Top of MATERIAL PROVIDED

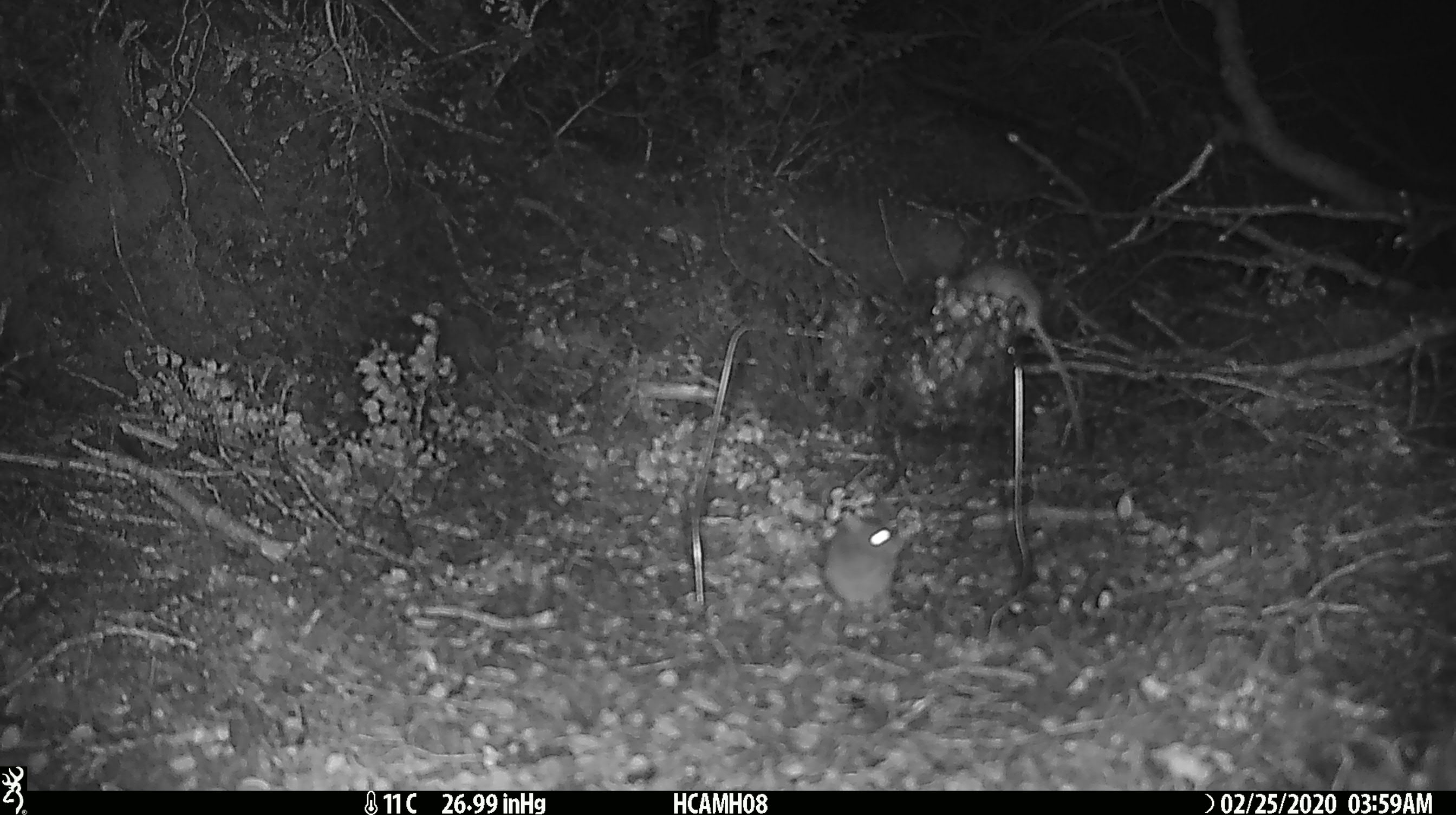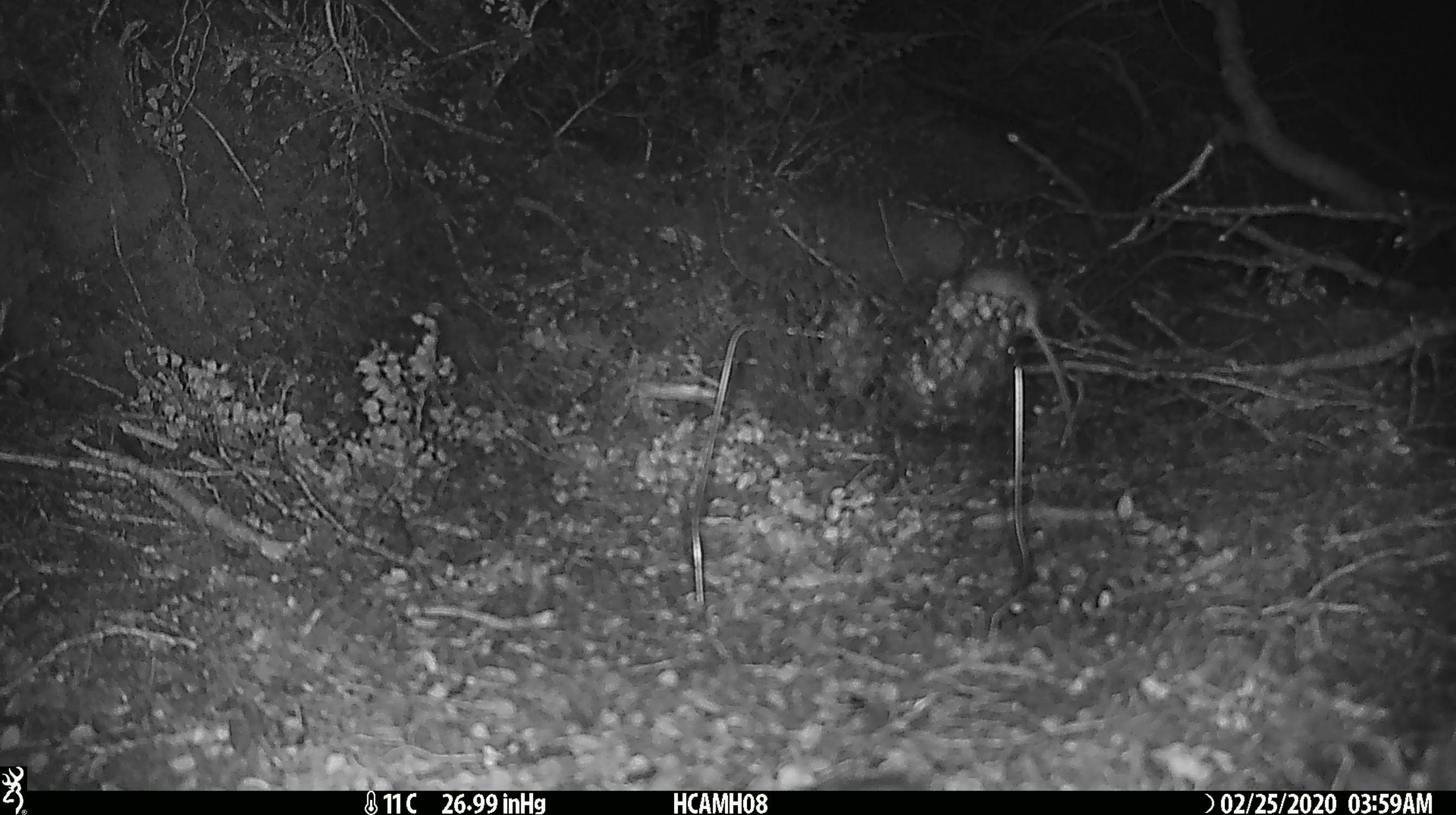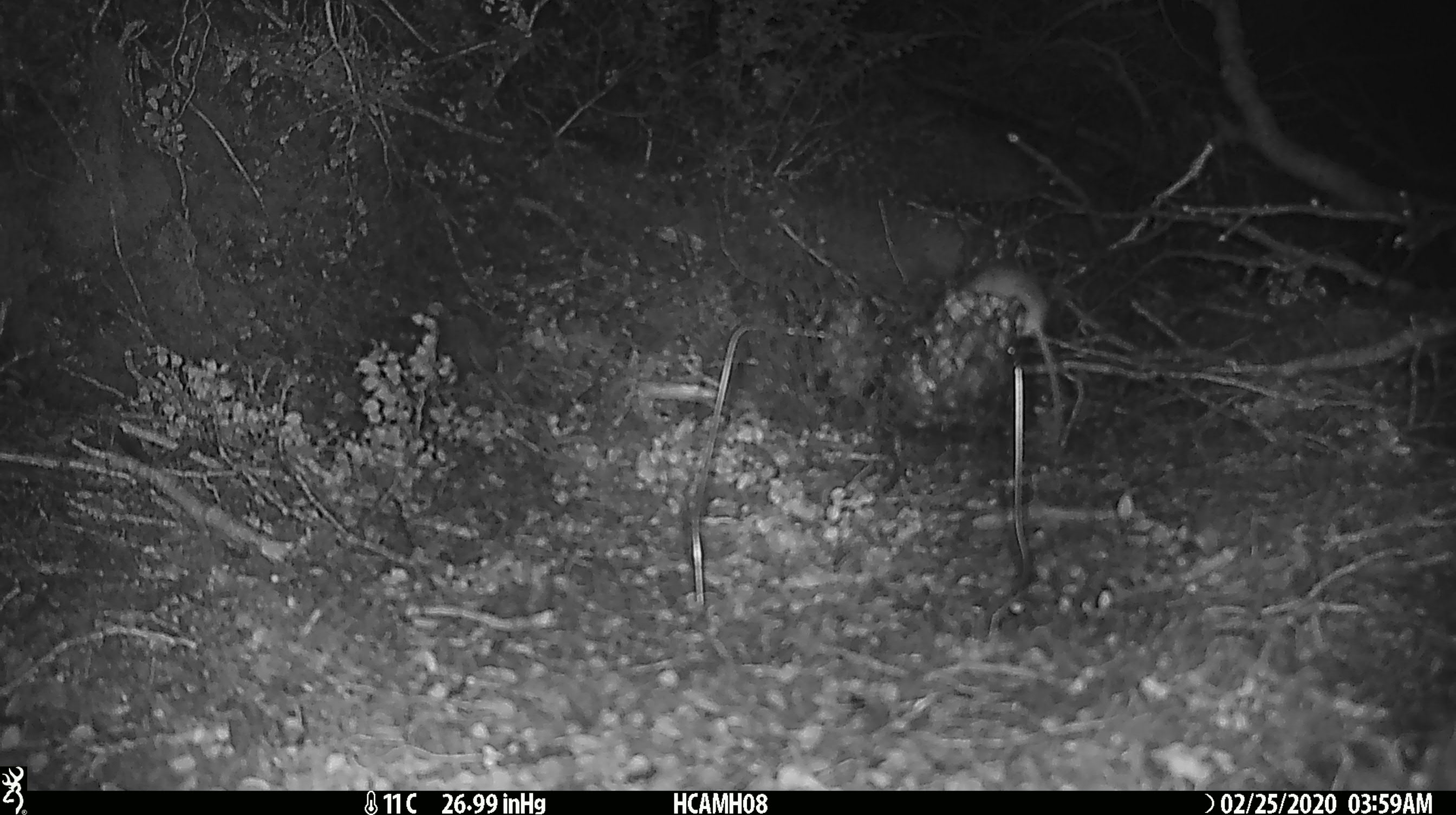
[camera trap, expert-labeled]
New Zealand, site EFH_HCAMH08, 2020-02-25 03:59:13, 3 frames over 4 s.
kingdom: Animalia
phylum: Chordata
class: Mammalia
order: Rodentia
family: Muridae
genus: Mus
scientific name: Mus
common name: mouse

Bottom of MATERIAL PROVIDED

**DESCRIPTION OF THE TASK**
Keep every word of the records above exactly, and return them with no pictures.

**WRITTEN ANSWER**
[camera trap, expert-labeled]
New Zealand, site EFH_HCAMH08, 2020-02-25 03:59:13, 3 frames over 4 s.
kingdom: Animalia
phylum: Chordata
class: Mammalia
order: Rodentia
family: Muridae
genus: Mus
scientific name: Mus
common name: mouse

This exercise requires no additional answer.